No livro de Claudia desponta também a questão feminina, pois quem sumiu nos porões da ditadura foi uma mulher, uma guerrilheira. Branca Maria de Paula, em “Nanocontos” (Quixote +Do Editoras Associadas), como tem sido sua literatura, acompanha a mulher em casa, na rua, no amor, no abandono. O texto miúdo (de onde o nano) é uma tarefa de difícil execução, e Branca faz bonito ao enfrentá-la. Elvira Vigna, em “Como se estivéssemos em palimpsesto de putas” (Companhia das Letras), explora suas habituais personagens femininas, fortes e raras, que fogem a padrões ou a não padrões. A desse livro, por uma série de razões, torna-se confidente de um interventor de uma editora que está prestes a fechar e que adora contar suas aventuras com prostitutas. Ela, que poderia ou até deveria repelir o assunto, o aceita, gosta de ouvi-lo. Não só por isso, uma típica mulher de Elvira Vigna.

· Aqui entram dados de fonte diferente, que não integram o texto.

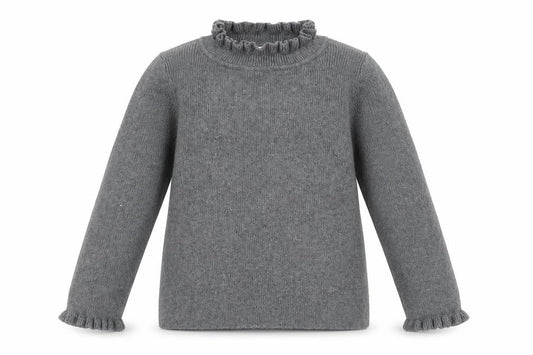 Front view of Gap girls’ grey cotton jumper, 4 years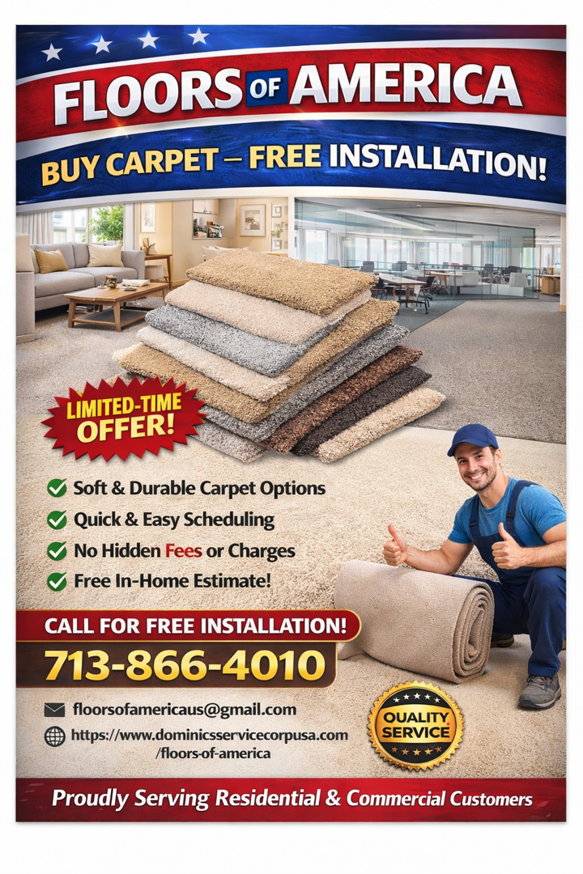 A carpet installer with a rolled carpet and samples, ready for installation from Floors of America in Houston, TX.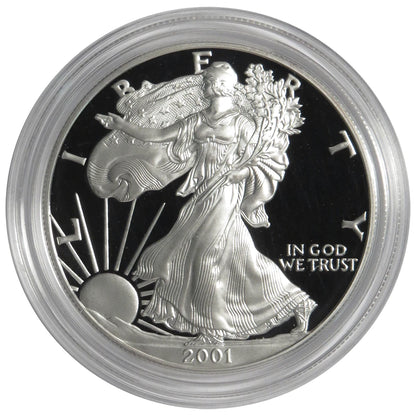 2001-W Silver Eagle Proof with Box OGP & COA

A partir de um livro infantojuvenil, “Sete Orelhas”, de Silvinha Meirelles (Ôzé Editora), fiz uma viagem a um mundo que em parte acabou. Comprei o livro ao ver, na página da editora, a autora e suas filhas (uma fez as ilustrações, a outra, o projeto gráfico) contarem como a história, repetida à exaustão na família, chegou até elas. A história de um matador que coleciona orelhas de suas vítimas também se conta em minha cidade, no caso, situando-a nos tempos dos “contendores da morte”, que, em Passos, na primeira década do século XX, culminou com a intervenção do governo de Minas, num episódio conhecido como “a matança do fórum”, que serviu de base para um romance de Mário Palmério, “Chapadão do Bugre”. Li “Chapadão” há muito tempo; no confinamento li, do autor, “Vila dos Confins” (José Olympio Editora), livro que não se faz mais no Brasil, em grande parte porque o país mudou, a vida rural, apesar da importância atual do agronegócio, não é mais a dos anos de 1950, mas também porque já não temos a esperança daquele momento entre a ditadura de Vargas e a Militar. Por outro lado, não duvido de que, nesse mundo de milícias e exércitos de contraventores, matadores ainda colecionem orelhas arrancadas de suas vítimas.
3 comentários:
Obrigado, Alexandre, por pousar seus olhos de poeta, no meu texto.
Ronaldo Guimarães
Por essas e outras que minha pilha de livros não lidos aumenta. Quando dou baixa na leitura de livros que, pacientemente esperavam por sua vez, lá vem o Alexandre Brandão me deixando desesperada para comprar outros títulos e me deliciar com a leitura a partir de seus comentários. Haja estante em casa.
Ronaldo, meu amigo, sou fã do seu livro, você sabe. Dag(nunca)mar, nós os viciados em livros somos incorrigíveis. Mas é um bom vício, o melhor deles.